La fine del portafoglio bilanciato per eccellenza era già stata annunciata in passato. Questa volta il contesto di un rialzo dei tassi da parte delle banche centrali andrebbe a colpire contemporaneamente bond e azioni. A settembre la nuova correlazione è stata già osservata, in vista del tapering Fed
Questa correlazione è stata osservata in modo chiaro lo scorso settembre, spingendo gli analisti di Bank of America e Goldman Sachs a pronunciare la “fine del 60/40”. La prospettiva di un rialzo dei tassi, da parte della Federal Reserve, ha colpito entrambe le componenti di questo portafoglio, che ha registrato la sua peggior performance mensile dai tempi del coronacrash. Secondo i calcoli di Goldman Sachs i portafogli 60/40 hanno ceduto il 4% a settembre.
Se i rendimenti sono estremamente bassi, come nella fase attuale seguita all’intervento delle banche centrali, è difficile chi i bond possano attirare acquisti anche quando le azioni scendono. Storicamente il modello 60/40 ha subito ribassi mensili del 10% o superiori per sole cinque volte dal 2000 ad oggi, l’ultima volta delle quali proprio nel crollo dovuto al Covid-19.
A finire sotto osservazione nel modello bilanciato per eccellenza sono soprattutto i titoli governativi, che lo stesso guru dei bond Bill Gross aveva fortemente sconsigliato alcune settimane fa.
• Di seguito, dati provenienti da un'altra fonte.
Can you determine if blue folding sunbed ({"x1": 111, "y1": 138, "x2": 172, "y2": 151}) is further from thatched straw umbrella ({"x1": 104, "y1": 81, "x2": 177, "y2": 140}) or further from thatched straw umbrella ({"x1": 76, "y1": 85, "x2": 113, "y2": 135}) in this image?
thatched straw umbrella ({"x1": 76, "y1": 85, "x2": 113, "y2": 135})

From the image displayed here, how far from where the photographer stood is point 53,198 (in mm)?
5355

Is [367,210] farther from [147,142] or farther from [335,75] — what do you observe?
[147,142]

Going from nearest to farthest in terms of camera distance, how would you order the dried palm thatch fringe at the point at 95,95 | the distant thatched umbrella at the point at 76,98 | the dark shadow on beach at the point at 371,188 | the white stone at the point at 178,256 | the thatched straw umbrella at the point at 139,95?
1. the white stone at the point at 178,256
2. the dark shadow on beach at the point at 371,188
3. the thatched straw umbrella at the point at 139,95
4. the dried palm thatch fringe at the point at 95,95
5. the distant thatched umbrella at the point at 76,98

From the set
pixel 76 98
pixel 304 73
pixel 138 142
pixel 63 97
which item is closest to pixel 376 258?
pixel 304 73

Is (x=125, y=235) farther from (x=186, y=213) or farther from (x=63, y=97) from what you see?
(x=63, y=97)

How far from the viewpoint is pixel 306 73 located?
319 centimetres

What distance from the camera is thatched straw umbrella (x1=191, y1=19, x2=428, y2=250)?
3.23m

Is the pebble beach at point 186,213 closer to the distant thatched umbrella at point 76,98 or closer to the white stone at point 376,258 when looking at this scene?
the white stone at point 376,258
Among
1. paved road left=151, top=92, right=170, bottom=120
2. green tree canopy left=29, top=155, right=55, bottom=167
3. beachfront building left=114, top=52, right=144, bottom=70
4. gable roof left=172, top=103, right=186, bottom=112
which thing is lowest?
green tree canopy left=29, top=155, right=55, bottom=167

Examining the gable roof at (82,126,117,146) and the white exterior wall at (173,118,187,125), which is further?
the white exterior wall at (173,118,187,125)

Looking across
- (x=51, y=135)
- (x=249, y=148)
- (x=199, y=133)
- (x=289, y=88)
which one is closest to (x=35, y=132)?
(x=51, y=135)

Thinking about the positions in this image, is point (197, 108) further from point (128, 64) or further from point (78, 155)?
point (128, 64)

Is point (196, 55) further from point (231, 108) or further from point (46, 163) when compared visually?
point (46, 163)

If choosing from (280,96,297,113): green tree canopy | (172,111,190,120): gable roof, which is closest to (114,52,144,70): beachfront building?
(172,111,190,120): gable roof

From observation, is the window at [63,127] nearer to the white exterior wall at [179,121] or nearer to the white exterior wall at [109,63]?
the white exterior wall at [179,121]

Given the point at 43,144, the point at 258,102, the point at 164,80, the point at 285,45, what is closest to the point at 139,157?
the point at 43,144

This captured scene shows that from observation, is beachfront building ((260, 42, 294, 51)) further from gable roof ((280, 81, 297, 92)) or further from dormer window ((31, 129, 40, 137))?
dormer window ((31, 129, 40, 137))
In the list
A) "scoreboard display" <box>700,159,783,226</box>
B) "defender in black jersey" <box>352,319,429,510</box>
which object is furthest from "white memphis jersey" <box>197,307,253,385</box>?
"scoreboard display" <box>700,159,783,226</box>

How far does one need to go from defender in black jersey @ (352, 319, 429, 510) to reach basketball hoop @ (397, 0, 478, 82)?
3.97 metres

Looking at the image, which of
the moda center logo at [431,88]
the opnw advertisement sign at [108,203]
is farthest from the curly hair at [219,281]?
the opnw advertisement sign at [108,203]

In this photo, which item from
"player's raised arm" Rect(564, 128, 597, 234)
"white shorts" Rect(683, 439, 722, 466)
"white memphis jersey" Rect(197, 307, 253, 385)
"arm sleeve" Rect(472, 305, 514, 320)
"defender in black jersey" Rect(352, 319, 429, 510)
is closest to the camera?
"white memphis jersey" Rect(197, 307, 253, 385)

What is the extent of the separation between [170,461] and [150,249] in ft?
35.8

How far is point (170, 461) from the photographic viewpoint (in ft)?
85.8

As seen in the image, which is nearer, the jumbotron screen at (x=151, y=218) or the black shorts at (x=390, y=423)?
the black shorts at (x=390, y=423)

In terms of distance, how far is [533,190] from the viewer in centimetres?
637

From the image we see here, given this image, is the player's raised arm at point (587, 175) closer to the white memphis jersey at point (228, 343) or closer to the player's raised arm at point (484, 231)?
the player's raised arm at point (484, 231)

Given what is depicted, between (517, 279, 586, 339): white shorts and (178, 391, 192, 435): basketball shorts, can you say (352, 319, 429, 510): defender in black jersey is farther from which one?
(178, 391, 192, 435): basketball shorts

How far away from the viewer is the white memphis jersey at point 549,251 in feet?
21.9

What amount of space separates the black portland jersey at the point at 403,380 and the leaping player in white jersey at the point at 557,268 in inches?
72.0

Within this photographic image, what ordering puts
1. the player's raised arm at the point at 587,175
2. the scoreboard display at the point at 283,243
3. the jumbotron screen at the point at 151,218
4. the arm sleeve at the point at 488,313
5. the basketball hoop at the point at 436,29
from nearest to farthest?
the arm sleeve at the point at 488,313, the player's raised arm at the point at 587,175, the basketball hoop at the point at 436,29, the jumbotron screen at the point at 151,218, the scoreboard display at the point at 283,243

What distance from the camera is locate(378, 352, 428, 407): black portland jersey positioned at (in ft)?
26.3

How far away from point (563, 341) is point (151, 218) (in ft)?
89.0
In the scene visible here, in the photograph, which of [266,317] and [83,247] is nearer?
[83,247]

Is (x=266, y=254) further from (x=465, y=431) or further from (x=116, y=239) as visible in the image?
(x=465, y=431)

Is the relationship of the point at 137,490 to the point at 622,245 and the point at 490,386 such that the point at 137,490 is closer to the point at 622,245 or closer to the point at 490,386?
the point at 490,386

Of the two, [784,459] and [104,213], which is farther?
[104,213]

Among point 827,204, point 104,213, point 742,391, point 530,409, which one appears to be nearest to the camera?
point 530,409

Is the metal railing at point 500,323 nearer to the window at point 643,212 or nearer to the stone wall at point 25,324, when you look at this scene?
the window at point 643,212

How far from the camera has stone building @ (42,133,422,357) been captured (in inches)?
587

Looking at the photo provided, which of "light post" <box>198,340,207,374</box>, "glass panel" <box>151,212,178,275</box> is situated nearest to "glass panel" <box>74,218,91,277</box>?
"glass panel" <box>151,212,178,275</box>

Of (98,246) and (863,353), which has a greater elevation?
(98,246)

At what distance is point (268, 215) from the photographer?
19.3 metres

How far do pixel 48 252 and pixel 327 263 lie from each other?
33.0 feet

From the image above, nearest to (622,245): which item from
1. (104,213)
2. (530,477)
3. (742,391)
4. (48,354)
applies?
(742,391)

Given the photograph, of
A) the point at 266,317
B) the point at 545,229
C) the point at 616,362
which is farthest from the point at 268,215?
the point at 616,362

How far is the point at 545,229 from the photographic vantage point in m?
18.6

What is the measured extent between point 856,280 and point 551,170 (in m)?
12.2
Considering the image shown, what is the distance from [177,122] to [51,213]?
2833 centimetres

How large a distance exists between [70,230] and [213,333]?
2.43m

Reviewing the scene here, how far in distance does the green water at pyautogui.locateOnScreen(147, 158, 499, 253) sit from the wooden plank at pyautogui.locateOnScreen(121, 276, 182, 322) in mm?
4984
Con la prospettiva di tassi destinati a salire, in seguito alla normalizzazione delle politiche monetarie, il valore dei titoli (che è inversamente correlato ai tassi d’interesse) non potrà che scendere.
“Per il lungo termine, anche se un grande ‘shock dovuto al rialzo dei tassi’ è improbabile, i gestori potrebbero considerare due grandi cambiamenti in vista di una tendenza graduale all’aumento dell’inflazione e dei tassi di interesse”, ha affermato BofA in una nota ai clienti, “a fronte di un aumento costante dell’inflazione l’appello è: ‘comprare titoli tecnologici, ma non solo’, dal momento che i salari più alti stimolano più spesa in conto capitale e produttività in altri settori”.
Alcuni mesi fa, lo scorso maggio, Morningstar si era espressa con alcune riserve rispetto all’introduzione di asset class più rischiose per superare il “vecchio” 60/40.
“Certo, caricare il portafoglio a reddito fisso con obbligazioni più rischiose che sono meno sensibili alle variazioni dei tassi di interesse avrebbe portato a rendimenti migliori” a breve, “ma nel lungo termine, è un’altra storia”, aveva affermato la società, “l’ampia esposizione alle obbligazioni investment-grade statunitensi, come l’indice Aggregate, continua a fornire una zavorra contro i grandi cali del mercato azionario che potrebbero effettivamente far deragliare il portafoglio”.